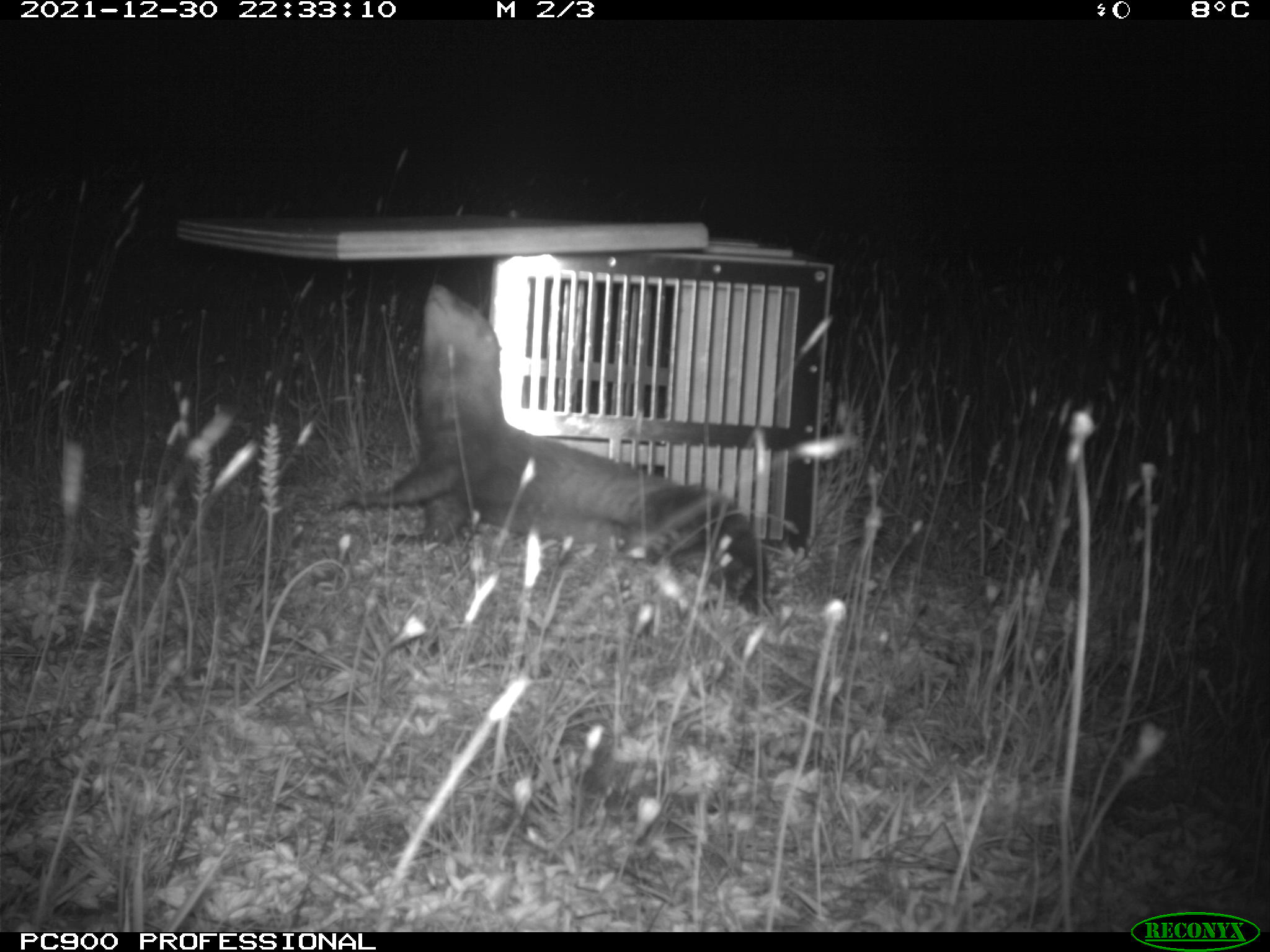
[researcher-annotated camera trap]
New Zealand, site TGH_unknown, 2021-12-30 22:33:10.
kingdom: Animalia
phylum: Chordata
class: Mammalia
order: Carnivora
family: Mustelidae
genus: Mustela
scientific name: Mustela furo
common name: ferret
Ferret (Mustela furo).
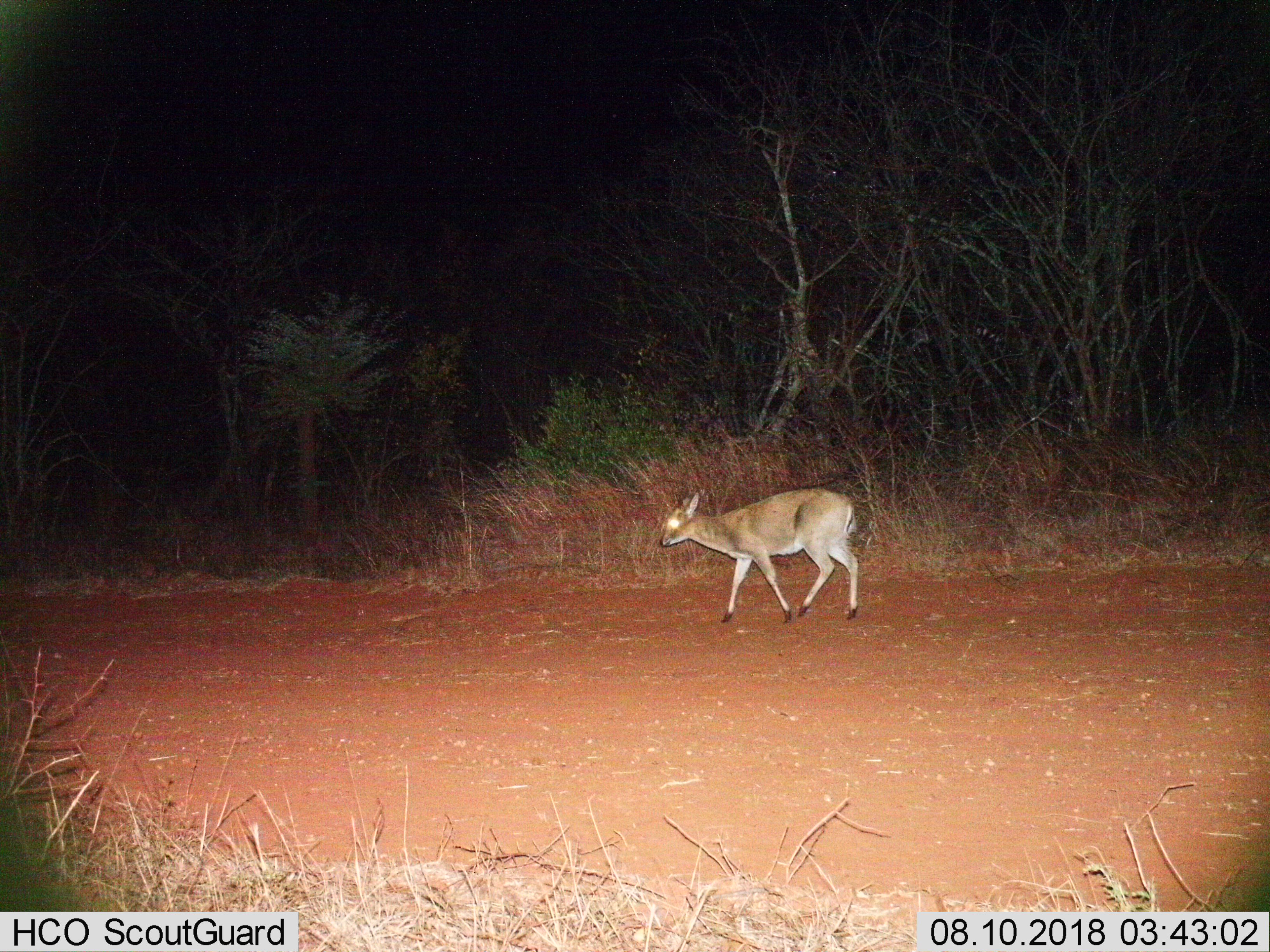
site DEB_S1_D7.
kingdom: Animalia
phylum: Chordata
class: Mammalia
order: Artiodactyla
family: Bovidae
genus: Sylvicapra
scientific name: Sylvicapra grimmia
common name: common duiker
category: duikercommongrey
Duikercommongrey (common duiker) (Sylvicapra grimmia), count 1. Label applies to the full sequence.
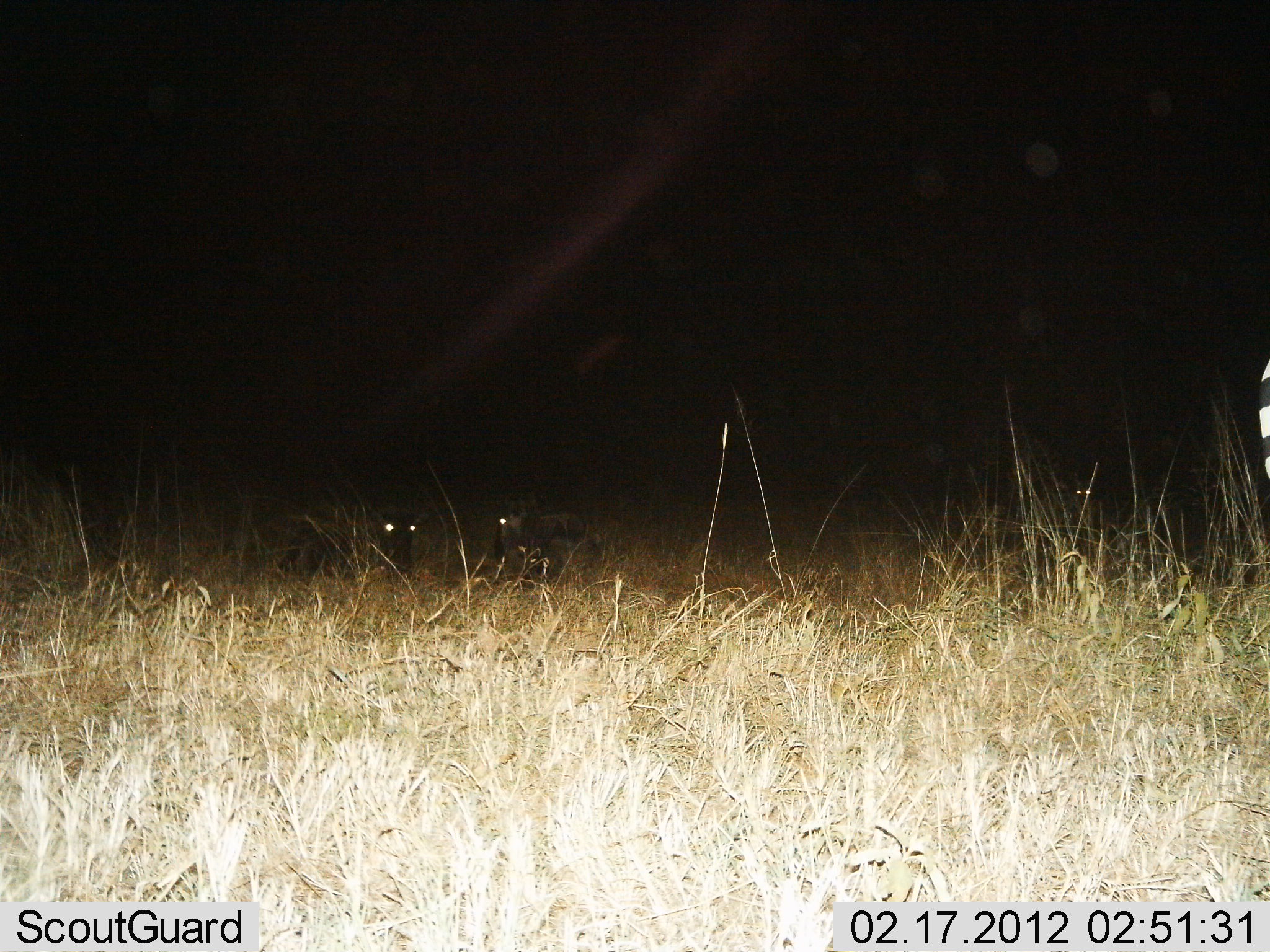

+--

Apart from the images, the entries above must be returned without alteration.

[researcher-annotated camera trap]
New Zealand, site TGH_unknown, 2021-12-30 22:33:10.
kingdom: Animalia
phylum: Chordata
class: Mammalia
order: Carnivora
family: Mustelidae
genus: Mustela
scientific name: Mustela furo
common name: ferret
Ferret (Mustela furo).
site DEB_S1_D7.
kingdom: Animalia
phylum: Chordata
class: Mammalia
order: Artiodactyla
family: Bovidae
genus: Sylvicapra
scientific name: Sylvicapra grimmia
common name: common duiker
category: duikercommongrey
Duikercommongrey (common duiker) (Sylvicapra grimmia), count 1. Label applies to the full sequence.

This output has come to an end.